I get it. All things considered, a new iPhone that looks new is going to be more exciting than one that re-uses an existing design. I also get that, for cultural reasons, this is particularly true in China. (Ben Thompson has been emphasizing this for years.)
But this idea that anything short of a radically new design is bad for Apple just isn’t true. Based on the above passage, a reader would logically conclude that iPhones sales are down because the industrial design is too similar to its predecessor. But Apple just reported the highest iPhone sales in a quarter ever. Again, if they can meet demand, an exciting new hardware design should drive sales even higher — but it’s completely wrong to suggest that the similar-to-the-6/6S design of the iPhone 7 has led to a slump.
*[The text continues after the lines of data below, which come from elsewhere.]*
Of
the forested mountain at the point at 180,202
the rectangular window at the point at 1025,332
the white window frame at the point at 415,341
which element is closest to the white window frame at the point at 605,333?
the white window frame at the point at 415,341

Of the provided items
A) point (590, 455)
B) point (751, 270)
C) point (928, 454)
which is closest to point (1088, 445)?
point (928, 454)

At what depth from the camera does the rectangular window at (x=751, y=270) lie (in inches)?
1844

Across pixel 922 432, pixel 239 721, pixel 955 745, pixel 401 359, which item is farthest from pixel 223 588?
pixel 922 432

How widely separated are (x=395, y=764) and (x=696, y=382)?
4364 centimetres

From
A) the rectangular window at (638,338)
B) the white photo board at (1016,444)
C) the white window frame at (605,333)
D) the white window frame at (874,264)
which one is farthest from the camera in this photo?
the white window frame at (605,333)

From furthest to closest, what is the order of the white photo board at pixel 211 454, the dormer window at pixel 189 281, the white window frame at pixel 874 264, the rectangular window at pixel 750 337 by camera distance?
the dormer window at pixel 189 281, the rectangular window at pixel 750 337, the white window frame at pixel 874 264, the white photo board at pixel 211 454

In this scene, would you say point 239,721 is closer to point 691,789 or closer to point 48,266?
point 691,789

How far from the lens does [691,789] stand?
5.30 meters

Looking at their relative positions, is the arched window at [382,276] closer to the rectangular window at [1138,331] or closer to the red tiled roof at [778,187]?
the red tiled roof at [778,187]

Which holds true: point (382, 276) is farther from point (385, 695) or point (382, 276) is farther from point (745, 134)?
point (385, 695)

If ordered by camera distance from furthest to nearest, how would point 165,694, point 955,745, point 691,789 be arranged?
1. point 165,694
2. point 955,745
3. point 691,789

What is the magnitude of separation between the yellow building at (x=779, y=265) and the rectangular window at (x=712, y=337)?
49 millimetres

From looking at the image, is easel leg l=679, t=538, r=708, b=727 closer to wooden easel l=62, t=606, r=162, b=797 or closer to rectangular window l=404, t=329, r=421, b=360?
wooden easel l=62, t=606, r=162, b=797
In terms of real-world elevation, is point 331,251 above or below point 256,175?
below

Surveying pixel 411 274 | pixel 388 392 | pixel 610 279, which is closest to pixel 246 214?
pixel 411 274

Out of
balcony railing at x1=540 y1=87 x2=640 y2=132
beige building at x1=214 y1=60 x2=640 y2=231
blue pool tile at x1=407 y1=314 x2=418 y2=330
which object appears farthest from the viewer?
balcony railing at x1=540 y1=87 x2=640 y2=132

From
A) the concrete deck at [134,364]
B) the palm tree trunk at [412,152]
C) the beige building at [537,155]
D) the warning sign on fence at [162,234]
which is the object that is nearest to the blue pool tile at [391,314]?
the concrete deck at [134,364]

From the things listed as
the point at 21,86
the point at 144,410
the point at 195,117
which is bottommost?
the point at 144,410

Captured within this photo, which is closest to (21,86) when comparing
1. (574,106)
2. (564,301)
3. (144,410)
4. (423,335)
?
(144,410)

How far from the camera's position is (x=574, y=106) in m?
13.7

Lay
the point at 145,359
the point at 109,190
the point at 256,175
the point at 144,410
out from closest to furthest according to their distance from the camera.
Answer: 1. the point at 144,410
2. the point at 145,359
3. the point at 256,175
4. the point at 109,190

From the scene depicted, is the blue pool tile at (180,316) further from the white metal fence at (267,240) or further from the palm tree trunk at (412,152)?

Gruber is on to something.
One of the interesting things about the Japanese iPhone market is that Japanese like having the same design. Not everyone of course, but any new iPhone design gets lots of “I think I’ll pass” Japanese comments. The popularity of iPhone SE in Japan bears this out.
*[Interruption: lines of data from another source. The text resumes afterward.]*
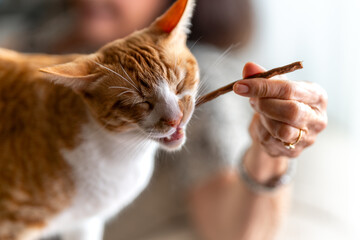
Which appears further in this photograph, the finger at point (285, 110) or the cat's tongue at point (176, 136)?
the cat's tongue at point (176, 136)

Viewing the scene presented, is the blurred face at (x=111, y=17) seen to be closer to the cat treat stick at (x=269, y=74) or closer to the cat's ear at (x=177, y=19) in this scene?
the cat's ear at (x=177, y=19)

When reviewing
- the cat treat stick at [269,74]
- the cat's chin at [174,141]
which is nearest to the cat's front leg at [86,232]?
the cat's chin at [174,141]

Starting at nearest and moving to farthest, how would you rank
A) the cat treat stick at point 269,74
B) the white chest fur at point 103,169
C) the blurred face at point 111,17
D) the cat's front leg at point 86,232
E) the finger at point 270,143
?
the cat treat stick at point 269,74
the finger at point 270,143
the white chest fur at point 103,169
the cat's front leg at point 86,232
the blurred face at point 111,17

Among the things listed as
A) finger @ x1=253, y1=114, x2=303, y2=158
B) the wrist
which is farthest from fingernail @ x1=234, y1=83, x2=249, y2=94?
the wrist

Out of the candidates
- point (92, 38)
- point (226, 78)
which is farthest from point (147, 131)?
point (92, 38)

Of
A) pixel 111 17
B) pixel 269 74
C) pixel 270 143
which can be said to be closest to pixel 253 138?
pixel 270 143

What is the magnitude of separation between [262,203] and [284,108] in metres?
0.58

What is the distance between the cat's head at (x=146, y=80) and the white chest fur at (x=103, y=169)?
0.20ft

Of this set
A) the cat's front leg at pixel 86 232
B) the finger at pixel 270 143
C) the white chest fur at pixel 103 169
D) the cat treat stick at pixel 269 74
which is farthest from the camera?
the cat's front leg at pixel 86 232

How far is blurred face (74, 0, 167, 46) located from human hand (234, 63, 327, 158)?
69 centimetres

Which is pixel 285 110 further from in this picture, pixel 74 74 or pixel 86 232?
pixel 86 232

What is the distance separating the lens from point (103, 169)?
746mm

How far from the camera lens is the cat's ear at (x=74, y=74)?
21.3 inches

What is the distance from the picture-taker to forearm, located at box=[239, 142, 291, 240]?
773mm
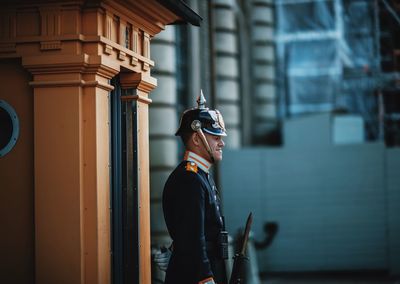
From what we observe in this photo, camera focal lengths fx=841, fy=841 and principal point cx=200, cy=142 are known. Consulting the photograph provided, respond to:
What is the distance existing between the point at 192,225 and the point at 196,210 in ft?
0.37

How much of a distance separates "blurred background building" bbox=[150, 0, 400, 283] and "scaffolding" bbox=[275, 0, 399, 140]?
33 mm

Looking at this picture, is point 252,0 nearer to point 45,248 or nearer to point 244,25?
point 244,25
The reason is simple. Japanese iPhone users love to get expensive iPhone cases and want to use them as long as possible. For many I suspect there is more personal and aesthetic value in a handmade iPhone case. Apple would sell a lot more iPhone SE devices if they simply keep the same price, upped the base memory capacity and added a FeliCa chip for Apple Pay Japan compatibility. If iPhone 7S is exactly the same design of the current iPhone 7, all the better.